More than 50 years after he first bought it, a professor at Harvard University is selling a portrait by Barkley Hendricks made when the artist was in the National Guard. Titled FTA (1968), the work will be sold during Phillips’s contemporary art evening in New York on November 17. Proceeds from the sale will go to benefit anti-racism initiatives.
The painting is estimated to sell for $4 million–$6 million, and if it finds a buyer for a price anywhere within that range, the work could also set a new record for the artist, who died in 2017.
FTA depicts a young Black private in a Vietnam War–era uniform—a recruit who served alongside Hendricks—standing against a green background. The single gold bar on his helmet doesn’t correspond to his rank. Rather, it denotes a lieutenant—a higher-ranking officer position that was not often awarded to Black soldiers at the time. The work’s title stands for “Fuck the Army,” an expression that was popular among G.I. draftees and later coopted by antiwar activists.
The owner of the work, Gordon Moore, is a professor at Harvard Medical School. He and his wife Charlotte purchased FTA more than five decades ago while they were in Philadelphia, where they came across a small exhibition of Hendricks’s works at Kenmore Galleries. At the time, Hendricks had just graduated from the Pennsylvania Academy of Fine Arts and was about to attend Yale. In the interim, he’d enlisted in the National Guard in the late 1960s in order to avoid being drafted and sent overseas.
Whereas today Barkley Hendricks paintings sell for millions of dollars, that wasn’t always the case. When the Moores bought FTA, his paintings sold for around $5,000 each—a relatively large expense for the couple, who paid for the work in installments. Decades after the pair purchased the work, they loaned it for Hendricks’s 2008 retrospective at the Nasher Museum of Art in Durham, North Carolina, which helped bring the artist to the attention of the international art world.
According to John McCord, Phillips’s senior specialist of 2oth century and contemporary art, the couple never intended to sell the painting. But the events of recent years “continued to demonstrate the painful depths of racism in America, and it made them reconsider their priorities,” McCord said.
The Moores plan to put the proceeds from the sale of FTA towards anti-bias programs in preschool education. The couple came to the decision after seeking the advice of education experts on anti-racism initiatives. He and his wife have not yet selected which organizations will receive funds from the sale.

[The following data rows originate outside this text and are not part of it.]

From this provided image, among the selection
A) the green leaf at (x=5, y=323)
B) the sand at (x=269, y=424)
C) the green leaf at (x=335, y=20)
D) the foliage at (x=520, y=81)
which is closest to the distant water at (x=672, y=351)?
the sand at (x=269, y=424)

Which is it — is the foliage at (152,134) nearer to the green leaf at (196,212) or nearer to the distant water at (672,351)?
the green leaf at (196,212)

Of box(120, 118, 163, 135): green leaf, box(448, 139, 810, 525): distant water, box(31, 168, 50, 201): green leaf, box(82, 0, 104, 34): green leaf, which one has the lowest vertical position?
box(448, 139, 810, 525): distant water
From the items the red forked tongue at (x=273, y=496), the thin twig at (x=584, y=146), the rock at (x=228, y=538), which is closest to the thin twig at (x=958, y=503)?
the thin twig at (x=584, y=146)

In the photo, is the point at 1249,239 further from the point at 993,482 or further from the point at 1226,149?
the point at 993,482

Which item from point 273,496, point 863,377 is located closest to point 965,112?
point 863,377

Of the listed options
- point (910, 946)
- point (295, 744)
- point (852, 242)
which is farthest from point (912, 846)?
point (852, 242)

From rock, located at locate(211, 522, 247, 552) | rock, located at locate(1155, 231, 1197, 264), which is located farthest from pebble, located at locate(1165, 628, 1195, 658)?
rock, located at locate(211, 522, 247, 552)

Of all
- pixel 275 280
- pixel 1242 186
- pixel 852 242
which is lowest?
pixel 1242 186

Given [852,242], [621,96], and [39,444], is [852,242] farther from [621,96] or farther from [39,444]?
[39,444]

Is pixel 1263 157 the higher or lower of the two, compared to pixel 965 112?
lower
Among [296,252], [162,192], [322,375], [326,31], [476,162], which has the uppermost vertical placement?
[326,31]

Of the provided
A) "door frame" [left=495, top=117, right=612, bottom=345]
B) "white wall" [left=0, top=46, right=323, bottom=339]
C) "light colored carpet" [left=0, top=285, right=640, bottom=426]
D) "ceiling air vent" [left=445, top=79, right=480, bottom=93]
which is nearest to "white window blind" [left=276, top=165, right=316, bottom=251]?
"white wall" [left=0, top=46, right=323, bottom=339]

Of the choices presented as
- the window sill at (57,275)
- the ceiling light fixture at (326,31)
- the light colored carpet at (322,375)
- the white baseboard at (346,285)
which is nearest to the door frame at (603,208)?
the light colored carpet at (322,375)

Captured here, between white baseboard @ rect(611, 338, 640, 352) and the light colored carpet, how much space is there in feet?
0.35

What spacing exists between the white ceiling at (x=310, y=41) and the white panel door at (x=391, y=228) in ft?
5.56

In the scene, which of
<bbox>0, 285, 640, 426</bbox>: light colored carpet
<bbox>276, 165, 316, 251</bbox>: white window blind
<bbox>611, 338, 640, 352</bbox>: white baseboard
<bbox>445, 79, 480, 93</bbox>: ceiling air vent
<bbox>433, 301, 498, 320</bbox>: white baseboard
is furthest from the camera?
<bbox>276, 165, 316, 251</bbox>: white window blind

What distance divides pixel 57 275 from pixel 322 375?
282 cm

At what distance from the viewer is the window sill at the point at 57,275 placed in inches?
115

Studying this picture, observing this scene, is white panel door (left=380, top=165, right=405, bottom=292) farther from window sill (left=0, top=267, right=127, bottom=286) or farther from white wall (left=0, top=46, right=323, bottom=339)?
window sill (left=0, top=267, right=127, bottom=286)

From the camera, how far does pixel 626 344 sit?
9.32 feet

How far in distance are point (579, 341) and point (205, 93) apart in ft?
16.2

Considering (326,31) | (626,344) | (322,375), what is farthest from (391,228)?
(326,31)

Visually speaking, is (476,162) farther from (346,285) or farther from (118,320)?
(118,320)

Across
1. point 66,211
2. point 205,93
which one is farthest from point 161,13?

“They came to the conclusion that the money from the sale could be used to support innovative public interventions to help improve Black lives,” McCord said.
In the years following his death, Hendricks’s market has been on the rise. Last December, his 1972 portrait Mr. Johnson (Sammy From Miami), which features a seated subject wearing a football jersey and a red visor, sold for $4 million at Sotheby’s, exceeding its estimate of $2 million and setting a new record for the artist. Privately, his works are known to sell for even higher sums. Artnet News reported in 2020 that one buyer had purchased a Hendricks portrait for $14 million from another collector.